- _Schriftliche Aufgabe A_:
Welcher Paragraph soll laut dem Bericht über den Anschlag auf „Charlie Hebdo“ in Deutschland gestrichen werden?
- _Schriftliche Aufgabe B_:
Schreibe den Bericht über die Stellungnahme zum Anschlag auf „Charlie Hebdo“ im Anschluss an seinen letzten Satz weiter.

- _Textabschnitt_:
OBERWESEL. (hpd/gbs) “Der öffentliche Friede wird nicht durch Künstler gestört, die Religionen satirisch aufs Korn nehmen, sondern durch Fanatiker, die auf Kritik nicht angemessen reagieren können”, erklärte gbs-Vorstandssprecher Michael Schmidt-Salomon nach dem Anschlag auf das französische Satiremagazin “Charlie Hebdo”. Die weltweiten Solidaritätsbekundungen nach dem Attentat seien ermutigend, aber keineswegs ausreichend. So müsse in Deutschland endlich der sogenannte “Gotteslästerungsparagraph” (§ 166 StGB) gestrichen werden, der den verhängnisvollen Eindruck erwecke, “religiöse Gefühle” seien bedeutsamer als die Freiheit der Kunst.

“Mit Jean Cabut (‘Cabu’), Georges Wolinski, Stéphane Charbonnier (‘Charb’) und Bernard Verlhac (‘Tignous’) sind vier der wichtigsten Karikaturisten Frankreichs bei dem Anschlag ums Leben gekommen. Sie hinterlassen eine Lücke, die kaum zu schließen ist”, sagte Schmidt-Salomon. Kaum jemand habe solchen Mut gezeigt, den Einschüchterungsversuchen muslimischer wie christlicher Fundamentalisten zu trotzen. Es sei zu hoffen, “dass Cabu, Wolinski, Charb und Tignous weltweit Nachfolger finden, die sich durch das schreckliche Blutbad von Paris nicht abschrecken lassen”.

- _Bereitgestellte Angaben_:

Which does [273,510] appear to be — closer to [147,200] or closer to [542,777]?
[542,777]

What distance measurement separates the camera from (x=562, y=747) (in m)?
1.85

- _Ergebnis A_:
Der sogenannte „Gotteslästerungsparagraph“, also § 166 StGB.

- _Ergebnis B_:
Schmidt-Salomon bezeichnete es als “ermutigend”, dass die Politik und die Medien auf den Anschlag in Paris deutlich anders – nämlich im Sinne einer Stärkung der Kunst- und Meinungsfreiheit – reagierten, als sie es noch 2006 beim sogenannten “Karikaturenstreit” getan haben. “Damals”, so Schmidt-Salomon, “sind viele Politiker nach den Gewaltexzessen, die durch die Veröffentlichung von zwölf Mohammed-Karikaturen in der Zeitung ‘Jyllands Posten’ ausgelöst wurden, fürchterlich eingeknickt, indem sie falschen Respekt gegenüber den ‘verletzten Gefühlen’ religiöser Fanatiker zeigten.” Einige Politiker hätten sich in der Folge sogar als “Trittbrettfahrer des religiösen Fundamentalismus” betätigt und eine Verschärfung des “Zensurparagraphen 166 StGB” gefordert.

Die Giordano-Bruno-Stiftung hatte darauf postwendend mit einer vielbeachteten öffentlichen Petition geantwortet, die klarstellte, dass die Freiheit der Kunst niemals aus Rücksicht auf religiöse Borniertheit eingeschränkt werden dürfe.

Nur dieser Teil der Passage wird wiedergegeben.